Były minister pod okiem CBA oraz prokuratury
Były sekretarz generalny PO i minister sportu usłyszał w prokuraturze zarzuty podania nieprawdy w oświadczeniach majątkowych
Wczoraj rano agenci Centralnego Biura Antykorupcyjnego weszli do domu Andrzeja B., byłego ministra sportu i jednego z liderów PO w woj. łódzkim. Podczas rewizji funkcjonariusze poszukiwali dokumentów wskazujących m.in. na posiadanie pieniędzy lub papierów wartościowych, ewentualnych rachunków dotyczących wydatków na cenną biżuterię, wakacje, opłaty za remonty mieszkań rodziny, ubezpieczenia samochodu z wysokiego segmentu, zakupy drogiego wyposażenia. CBA skopiowało też zawartość dysków i nośników elektronicznych.

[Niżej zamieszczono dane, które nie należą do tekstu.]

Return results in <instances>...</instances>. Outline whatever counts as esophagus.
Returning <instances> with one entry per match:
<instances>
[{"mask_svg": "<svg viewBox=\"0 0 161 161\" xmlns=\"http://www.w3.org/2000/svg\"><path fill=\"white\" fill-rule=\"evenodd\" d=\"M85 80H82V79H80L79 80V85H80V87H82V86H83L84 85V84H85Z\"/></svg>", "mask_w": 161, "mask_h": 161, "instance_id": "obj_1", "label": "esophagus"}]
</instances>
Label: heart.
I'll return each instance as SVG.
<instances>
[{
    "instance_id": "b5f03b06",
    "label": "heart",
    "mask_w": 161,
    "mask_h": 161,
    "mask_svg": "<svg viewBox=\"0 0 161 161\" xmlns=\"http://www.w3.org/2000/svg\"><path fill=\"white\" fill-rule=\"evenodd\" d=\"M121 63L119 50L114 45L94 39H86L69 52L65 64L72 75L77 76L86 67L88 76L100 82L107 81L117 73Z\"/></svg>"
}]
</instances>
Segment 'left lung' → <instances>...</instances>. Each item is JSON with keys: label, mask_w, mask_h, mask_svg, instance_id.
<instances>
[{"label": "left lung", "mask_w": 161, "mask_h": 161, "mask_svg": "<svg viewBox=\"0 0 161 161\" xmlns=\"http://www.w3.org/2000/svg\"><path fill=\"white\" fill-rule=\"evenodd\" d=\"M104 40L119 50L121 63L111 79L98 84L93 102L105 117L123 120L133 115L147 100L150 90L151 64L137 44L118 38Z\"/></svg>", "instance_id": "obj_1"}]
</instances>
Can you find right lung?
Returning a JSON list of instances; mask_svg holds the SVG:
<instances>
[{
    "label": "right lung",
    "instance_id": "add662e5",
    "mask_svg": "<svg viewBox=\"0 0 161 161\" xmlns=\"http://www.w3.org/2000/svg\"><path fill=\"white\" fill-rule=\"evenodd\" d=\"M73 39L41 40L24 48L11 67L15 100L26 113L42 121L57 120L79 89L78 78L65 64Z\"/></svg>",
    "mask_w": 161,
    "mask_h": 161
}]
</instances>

Prokuratura w domu byłego min. sportu. "Andrzej B. wezwany na przesłuchanie"
Źródło: TVN24/x-news
Andrzej B. nie został zatrzymany, otrzymał natomiast wezwanie do stawienia się w warszawskiej prokuraturze okręgowej. Po południu przedstawiono mu zarzuty dotyczące sześciu czynów przestępczych. – Analizując kompleksowo sprawę, łódzcy agenci CBA ustalili, że Andrzej B., składając oświadczenia majątkowe, zaniżał swoje dochody nawet o ponad 85 tys. zł oraz nie ujawniał posiadania wspólnego majątku – samochodu – oświadczyło oficjalnie CBA.
Kontrolę majątku b. sekretarza generalnego PO rozpoczęto we wrześniu 2014 r., podczas kadencji poprzedniego szefa CBA Pawła Wojtunika. Wątpliwości wzbudził zakup luksusowego samochodu terenowego, a także transakcje na rynku nieruchomości, w tym zakup działki w okolicach Łodzi.
– Nie jestem przestępcą –podkreślał wtedy polityk PO. Jednak z powodu podejrzeń stracił stanowisko w partii i miejsce na liście wyborczej.